Dunque, ciò che accadeva in quella stanza non avveniva in tempo reale ma era una proiezione di atti compiuti nel passato che, non so per quale ragione, me ne era concessa una visione privata.
Ma per dare un senso alla sequenza di quegli eventi che scorrevano a ritroso (così m’era sembrato di capire che la scena, intravista per la prima volta dalla mia finestra, in realtà fosse l’atto finale) avrei dovuto scoprire l’identità della vittima, della quale, però, non avevo alcun indizio da cui partire.
…interrogare il vicinato, in maniera assolutamente discreta, rimaneva l’unica strategia a cui potessi far ricorso, che consultare i giornali sarebbe stato del tutto inutile poiché di quel misterioso delitto neppure i mass media dovevano saperne nulla….e alla prima buona occasione realizzai l’approccio proprio con la vicina di casa di Ludwig, intercettata mentre attraversava il cortile appesantita da un paio d’ingombranti sporte e impacciata da un grosso ombrello da uomo in cui, a tratti, rischiava d’incespicare.

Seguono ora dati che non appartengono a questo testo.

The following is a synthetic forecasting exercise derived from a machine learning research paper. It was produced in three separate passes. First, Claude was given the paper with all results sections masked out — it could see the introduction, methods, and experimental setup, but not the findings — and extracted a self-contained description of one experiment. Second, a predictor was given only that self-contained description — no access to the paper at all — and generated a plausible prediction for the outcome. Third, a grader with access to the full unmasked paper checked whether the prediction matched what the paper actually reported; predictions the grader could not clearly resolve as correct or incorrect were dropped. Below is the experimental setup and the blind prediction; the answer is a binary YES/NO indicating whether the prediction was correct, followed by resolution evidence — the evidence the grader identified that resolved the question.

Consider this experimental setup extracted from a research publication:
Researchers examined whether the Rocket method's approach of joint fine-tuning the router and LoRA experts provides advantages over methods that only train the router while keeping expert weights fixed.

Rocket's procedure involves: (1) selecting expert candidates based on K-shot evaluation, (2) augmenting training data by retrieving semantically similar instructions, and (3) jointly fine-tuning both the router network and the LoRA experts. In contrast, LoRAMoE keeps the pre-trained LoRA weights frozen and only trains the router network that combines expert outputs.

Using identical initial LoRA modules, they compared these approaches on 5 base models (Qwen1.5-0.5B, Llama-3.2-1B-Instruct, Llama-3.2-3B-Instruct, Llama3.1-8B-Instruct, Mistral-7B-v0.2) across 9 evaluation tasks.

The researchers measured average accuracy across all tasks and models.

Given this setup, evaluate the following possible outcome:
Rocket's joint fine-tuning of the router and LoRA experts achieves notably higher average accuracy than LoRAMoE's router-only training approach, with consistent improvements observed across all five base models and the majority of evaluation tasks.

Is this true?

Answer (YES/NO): NO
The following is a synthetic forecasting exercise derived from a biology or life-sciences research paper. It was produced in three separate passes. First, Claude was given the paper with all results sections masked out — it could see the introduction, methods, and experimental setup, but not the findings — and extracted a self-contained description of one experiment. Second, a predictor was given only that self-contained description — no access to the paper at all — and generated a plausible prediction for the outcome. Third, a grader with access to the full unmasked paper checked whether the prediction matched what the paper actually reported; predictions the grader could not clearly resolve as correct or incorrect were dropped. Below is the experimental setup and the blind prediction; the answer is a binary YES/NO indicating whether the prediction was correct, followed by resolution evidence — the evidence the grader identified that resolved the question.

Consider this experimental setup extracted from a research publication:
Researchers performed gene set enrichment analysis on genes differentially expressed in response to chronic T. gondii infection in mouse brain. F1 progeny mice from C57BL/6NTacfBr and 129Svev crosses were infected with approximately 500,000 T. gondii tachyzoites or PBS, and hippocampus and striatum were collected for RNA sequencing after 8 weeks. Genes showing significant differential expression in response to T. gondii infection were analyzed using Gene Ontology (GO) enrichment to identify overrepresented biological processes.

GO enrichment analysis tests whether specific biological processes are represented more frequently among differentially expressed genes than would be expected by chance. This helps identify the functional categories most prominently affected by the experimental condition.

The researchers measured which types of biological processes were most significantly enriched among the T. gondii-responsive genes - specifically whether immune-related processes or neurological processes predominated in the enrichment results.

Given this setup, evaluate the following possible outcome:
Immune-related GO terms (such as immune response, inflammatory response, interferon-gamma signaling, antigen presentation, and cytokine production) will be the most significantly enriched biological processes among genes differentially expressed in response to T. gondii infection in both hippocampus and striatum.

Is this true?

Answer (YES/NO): YES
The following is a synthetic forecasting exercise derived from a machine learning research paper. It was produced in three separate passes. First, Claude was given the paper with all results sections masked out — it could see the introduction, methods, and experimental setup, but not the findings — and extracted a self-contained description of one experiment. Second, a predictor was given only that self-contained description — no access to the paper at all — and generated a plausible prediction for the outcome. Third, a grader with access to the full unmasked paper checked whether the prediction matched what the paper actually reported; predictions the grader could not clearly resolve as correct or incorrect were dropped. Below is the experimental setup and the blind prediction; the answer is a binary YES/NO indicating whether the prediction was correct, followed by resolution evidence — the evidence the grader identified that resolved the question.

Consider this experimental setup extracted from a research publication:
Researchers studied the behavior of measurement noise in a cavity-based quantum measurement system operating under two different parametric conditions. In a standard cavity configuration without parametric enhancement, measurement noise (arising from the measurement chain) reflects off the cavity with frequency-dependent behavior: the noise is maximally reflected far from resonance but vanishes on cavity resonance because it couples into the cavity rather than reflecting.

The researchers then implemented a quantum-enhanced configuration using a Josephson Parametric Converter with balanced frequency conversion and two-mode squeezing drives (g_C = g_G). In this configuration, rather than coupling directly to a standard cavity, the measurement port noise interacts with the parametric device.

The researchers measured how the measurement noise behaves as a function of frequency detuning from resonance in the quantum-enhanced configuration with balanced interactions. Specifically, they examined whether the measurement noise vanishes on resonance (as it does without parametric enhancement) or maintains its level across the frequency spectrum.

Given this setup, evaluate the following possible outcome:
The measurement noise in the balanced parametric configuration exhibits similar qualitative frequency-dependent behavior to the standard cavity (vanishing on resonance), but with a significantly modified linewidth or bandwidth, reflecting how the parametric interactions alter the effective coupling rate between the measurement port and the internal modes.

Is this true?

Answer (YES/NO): NO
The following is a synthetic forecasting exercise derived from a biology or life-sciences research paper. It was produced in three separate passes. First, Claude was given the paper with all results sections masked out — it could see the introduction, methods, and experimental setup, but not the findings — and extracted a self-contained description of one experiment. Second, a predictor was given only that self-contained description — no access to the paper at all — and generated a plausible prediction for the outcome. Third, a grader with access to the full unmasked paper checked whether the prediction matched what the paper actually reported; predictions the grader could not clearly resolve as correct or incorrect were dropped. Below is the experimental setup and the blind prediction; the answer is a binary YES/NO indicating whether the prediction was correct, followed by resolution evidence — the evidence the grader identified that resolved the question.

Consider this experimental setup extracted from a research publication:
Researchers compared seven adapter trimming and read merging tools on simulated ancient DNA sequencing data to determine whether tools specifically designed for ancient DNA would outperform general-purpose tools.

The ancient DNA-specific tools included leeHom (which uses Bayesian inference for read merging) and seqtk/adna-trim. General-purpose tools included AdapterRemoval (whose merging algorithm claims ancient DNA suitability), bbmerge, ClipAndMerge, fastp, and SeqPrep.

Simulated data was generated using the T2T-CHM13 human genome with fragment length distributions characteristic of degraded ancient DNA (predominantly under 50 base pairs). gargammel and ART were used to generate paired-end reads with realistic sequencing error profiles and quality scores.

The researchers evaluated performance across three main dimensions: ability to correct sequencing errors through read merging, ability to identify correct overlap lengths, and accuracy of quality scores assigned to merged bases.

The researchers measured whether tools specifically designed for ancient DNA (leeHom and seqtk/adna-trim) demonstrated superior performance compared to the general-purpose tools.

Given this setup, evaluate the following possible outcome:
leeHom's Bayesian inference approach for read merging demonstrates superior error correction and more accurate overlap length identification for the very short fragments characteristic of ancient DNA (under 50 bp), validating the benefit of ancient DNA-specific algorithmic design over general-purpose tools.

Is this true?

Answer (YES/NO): NO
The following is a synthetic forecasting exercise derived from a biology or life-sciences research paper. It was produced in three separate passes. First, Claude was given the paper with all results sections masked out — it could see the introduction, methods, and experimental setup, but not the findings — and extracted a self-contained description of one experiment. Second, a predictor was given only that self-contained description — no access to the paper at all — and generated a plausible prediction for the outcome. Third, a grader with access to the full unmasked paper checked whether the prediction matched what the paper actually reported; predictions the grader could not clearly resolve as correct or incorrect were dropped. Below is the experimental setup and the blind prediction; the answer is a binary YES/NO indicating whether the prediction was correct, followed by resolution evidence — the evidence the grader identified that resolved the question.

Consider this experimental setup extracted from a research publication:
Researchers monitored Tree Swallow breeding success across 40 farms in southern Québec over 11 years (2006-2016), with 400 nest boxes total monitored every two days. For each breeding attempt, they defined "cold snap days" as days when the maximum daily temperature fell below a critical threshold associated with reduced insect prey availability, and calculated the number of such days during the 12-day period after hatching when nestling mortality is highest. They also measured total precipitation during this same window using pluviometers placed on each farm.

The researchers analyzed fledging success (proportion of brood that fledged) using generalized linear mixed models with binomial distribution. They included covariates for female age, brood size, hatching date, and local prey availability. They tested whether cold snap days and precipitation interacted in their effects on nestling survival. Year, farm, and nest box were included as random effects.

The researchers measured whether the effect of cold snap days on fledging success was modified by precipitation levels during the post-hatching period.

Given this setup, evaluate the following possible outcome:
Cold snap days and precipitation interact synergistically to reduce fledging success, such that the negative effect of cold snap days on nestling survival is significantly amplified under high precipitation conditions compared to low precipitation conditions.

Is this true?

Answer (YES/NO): YES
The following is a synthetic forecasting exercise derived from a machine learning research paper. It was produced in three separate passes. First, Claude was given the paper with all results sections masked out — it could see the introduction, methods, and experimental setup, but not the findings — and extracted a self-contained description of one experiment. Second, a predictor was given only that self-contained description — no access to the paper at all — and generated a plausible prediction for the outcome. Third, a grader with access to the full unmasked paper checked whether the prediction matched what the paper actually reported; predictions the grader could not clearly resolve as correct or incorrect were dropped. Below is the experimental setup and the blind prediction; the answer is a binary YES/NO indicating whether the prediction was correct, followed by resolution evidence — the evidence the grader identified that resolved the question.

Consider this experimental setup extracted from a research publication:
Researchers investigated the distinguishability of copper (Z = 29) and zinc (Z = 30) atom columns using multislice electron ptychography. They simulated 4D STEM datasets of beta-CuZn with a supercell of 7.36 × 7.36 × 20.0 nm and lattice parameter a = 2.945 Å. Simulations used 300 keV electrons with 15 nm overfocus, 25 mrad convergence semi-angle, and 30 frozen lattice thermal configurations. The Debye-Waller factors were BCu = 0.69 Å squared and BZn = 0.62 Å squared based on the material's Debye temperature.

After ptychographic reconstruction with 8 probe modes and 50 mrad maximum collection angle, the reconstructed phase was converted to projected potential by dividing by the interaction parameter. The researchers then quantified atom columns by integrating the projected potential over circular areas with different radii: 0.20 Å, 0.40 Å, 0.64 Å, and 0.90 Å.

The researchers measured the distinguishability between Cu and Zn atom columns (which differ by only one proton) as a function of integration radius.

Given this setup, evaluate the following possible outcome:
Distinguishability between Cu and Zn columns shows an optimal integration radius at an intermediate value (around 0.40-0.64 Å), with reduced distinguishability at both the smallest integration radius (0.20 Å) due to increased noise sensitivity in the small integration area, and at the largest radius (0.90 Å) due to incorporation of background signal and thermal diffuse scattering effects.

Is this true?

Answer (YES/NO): NO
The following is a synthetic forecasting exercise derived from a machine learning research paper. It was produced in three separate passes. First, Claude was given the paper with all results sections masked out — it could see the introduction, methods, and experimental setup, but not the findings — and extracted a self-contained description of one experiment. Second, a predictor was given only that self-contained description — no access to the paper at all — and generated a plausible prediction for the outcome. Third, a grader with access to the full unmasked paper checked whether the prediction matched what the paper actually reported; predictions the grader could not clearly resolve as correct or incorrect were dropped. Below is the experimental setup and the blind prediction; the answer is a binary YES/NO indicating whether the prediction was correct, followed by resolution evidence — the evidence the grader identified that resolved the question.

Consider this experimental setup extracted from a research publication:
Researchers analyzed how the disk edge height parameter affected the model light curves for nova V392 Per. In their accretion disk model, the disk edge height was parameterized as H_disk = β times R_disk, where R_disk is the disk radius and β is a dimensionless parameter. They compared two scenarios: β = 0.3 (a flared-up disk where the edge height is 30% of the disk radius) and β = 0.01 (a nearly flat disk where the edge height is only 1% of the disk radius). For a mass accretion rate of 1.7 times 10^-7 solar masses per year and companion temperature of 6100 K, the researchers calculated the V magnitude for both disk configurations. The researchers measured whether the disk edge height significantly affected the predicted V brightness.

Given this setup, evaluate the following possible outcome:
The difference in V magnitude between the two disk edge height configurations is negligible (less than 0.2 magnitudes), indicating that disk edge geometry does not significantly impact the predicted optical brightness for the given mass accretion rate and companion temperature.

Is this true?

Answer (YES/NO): YES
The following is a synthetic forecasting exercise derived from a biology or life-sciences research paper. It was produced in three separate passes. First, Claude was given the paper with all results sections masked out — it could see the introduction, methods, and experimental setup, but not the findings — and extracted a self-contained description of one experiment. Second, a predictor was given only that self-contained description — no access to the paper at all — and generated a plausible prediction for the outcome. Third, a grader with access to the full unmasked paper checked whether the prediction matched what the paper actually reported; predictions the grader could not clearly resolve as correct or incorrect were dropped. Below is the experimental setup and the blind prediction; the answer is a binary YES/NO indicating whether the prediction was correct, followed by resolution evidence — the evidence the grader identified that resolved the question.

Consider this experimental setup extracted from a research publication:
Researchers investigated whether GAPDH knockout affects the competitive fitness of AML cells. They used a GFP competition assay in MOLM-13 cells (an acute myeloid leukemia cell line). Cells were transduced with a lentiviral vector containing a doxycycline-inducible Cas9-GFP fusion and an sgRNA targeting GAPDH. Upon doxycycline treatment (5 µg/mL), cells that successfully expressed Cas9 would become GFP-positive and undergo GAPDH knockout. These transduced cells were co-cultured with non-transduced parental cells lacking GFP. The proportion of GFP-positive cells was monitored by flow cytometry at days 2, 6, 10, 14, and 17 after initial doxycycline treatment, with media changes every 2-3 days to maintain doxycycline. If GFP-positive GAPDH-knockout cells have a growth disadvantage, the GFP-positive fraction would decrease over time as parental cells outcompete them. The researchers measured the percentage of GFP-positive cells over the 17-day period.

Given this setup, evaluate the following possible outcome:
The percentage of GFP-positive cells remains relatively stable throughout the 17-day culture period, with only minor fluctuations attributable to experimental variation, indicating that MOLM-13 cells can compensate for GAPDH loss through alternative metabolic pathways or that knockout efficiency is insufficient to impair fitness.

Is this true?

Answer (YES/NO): NO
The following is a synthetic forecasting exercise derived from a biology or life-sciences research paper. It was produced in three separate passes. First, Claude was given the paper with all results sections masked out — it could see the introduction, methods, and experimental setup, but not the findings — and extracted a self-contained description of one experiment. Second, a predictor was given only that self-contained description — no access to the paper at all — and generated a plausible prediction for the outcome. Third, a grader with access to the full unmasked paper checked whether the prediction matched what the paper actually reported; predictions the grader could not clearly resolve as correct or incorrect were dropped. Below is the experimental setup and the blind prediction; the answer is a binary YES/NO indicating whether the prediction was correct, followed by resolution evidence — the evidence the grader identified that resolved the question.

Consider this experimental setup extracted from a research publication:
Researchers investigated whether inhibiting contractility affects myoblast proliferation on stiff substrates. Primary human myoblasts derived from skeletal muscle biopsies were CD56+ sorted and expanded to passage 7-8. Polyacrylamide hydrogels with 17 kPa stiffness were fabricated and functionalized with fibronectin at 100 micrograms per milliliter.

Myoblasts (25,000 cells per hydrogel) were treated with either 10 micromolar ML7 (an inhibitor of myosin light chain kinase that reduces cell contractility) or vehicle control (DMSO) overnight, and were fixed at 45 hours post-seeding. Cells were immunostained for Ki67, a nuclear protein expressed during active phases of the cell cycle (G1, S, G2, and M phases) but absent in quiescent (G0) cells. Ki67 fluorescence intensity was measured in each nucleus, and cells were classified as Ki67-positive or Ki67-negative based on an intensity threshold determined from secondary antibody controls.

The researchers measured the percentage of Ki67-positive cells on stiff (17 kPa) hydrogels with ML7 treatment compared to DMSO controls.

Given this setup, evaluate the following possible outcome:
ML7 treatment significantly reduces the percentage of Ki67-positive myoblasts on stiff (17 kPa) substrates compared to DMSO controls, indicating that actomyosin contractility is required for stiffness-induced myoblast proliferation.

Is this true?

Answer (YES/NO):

Finsi di scendere a raccogliere un tovagliolo cadutomi dalla finestra, eppoi come per caso voltarmi e veder lei col suo pesante fardello, andarle incontro offrendole il mio aiuto, che subito accettò, grata, impartendomi benedizioni e ringraziamenti, fin sulla soglia di casa, dove m’invitò ad entrare per un caffè.
…che io, di buon grado, accettai.
Per un pezzo parlammo del più e del meno, poi, inaspettatamente, fu lei stessa ad imboccare l’argomento Ludwig.
Si vedeva che aveva voglia, ma forse più esatto dire, necessità di parlare, di sgravarsi di un peso che, al pari di quello delle sporte, le urgeva dividere con qualcuno.
…e quale pubblico più attento di me, la ragazza delle visioni, avrebbe ascoltato la sua storia?
Così, io ed Adelina (anche questo un nome di fantasia, ispirato dalla fragilità, fisica ed emotiva, identificativa della vicina di Ludwig, altrimenti una donna senza una storia personale ma con la propensione a vivere quella degli altri, per cui, io stessa, avrei dovuto usare molto cautela per preservarmi da sue probabili invadenze future, come mi aveva fatto presagire quel suo fulmineo passaggio dal “lei” al “tu”), sedute in salotto, con davanti un bricco di caffè fumante e un vassoio di biscotti stantii, avanzo di compleanni mai festeggiati, ci apprestavamo ad officiare al rito della confessione: lei la penitente ed io il confessore.